WRITTEN INSTRUCTION: Every line from the line containing "How far is the" through the final line of the data is to be printed exactly; no other line is to appear.

Items from a dataset:
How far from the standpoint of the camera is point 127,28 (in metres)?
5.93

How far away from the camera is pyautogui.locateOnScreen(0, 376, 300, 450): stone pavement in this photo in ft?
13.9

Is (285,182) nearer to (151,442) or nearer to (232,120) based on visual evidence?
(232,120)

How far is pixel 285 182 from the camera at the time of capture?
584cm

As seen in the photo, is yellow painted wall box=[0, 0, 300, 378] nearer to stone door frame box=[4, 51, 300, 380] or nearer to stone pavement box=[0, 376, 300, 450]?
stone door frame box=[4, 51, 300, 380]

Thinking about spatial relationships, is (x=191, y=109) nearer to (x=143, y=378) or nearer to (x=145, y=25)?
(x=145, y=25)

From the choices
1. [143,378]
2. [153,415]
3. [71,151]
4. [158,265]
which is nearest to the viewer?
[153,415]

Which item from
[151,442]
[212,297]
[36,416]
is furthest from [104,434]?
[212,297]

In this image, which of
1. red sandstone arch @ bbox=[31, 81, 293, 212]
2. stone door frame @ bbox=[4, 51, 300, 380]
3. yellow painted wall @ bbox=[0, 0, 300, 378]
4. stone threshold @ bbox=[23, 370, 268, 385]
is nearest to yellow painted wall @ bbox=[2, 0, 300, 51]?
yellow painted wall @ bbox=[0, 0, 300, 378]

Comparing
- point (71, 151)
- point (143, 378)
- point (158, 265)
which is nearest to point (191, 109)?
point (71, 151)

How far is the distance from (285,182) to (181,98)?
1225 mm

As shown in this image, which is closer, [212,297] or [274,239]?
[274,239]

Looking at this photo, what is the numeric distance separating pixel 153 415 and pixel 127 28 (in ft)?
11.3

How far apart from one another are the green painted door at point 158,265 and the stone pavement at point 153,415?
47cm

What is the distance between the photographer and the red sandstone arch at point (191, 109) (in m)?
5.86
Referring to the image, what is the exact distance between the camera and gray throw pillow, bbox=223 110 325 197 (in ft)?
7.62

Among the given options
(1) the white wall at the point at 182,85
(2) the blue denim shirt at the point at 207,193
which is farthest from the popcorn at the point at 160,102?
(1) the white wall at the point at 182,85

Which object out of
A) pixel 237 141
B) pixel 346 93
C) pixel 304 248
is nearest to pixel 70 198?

RESPONSE TO THE EXERCISE:
How far is the distance from (285,182) to (181,98)?
1225 mm

As shown in this image, which is closer, [212,297] or [274,239]?
[274,239]

Looking at this photo, what is the numeric distance separating pixel 153 415 and pixel 127 28 (in ft)?
11.3

How far apart from one another are the green painted door at point 158,265 and the stone pavement at point 153,415?
47cm

What is the distance between the photographer and the red sandstone arch at point (191, 109) (in m)?
5.86
Referring to the image, what is the exact distance between the camera and gray throw pillow, bbox=223 110 325 197 (in ft)?
7.62

Among the given options
(1) the white wall at the point at 182,85
(2) the blue denim shirt at the point at 207,193
which is farthest from the popcorn at the point at 160,102?
(1) the white wall at the point at 182,85

Which object out of
A) pixel 237 141
B) pixel 346 93
C) pixel 304 248
is nearest to pixel 70 198?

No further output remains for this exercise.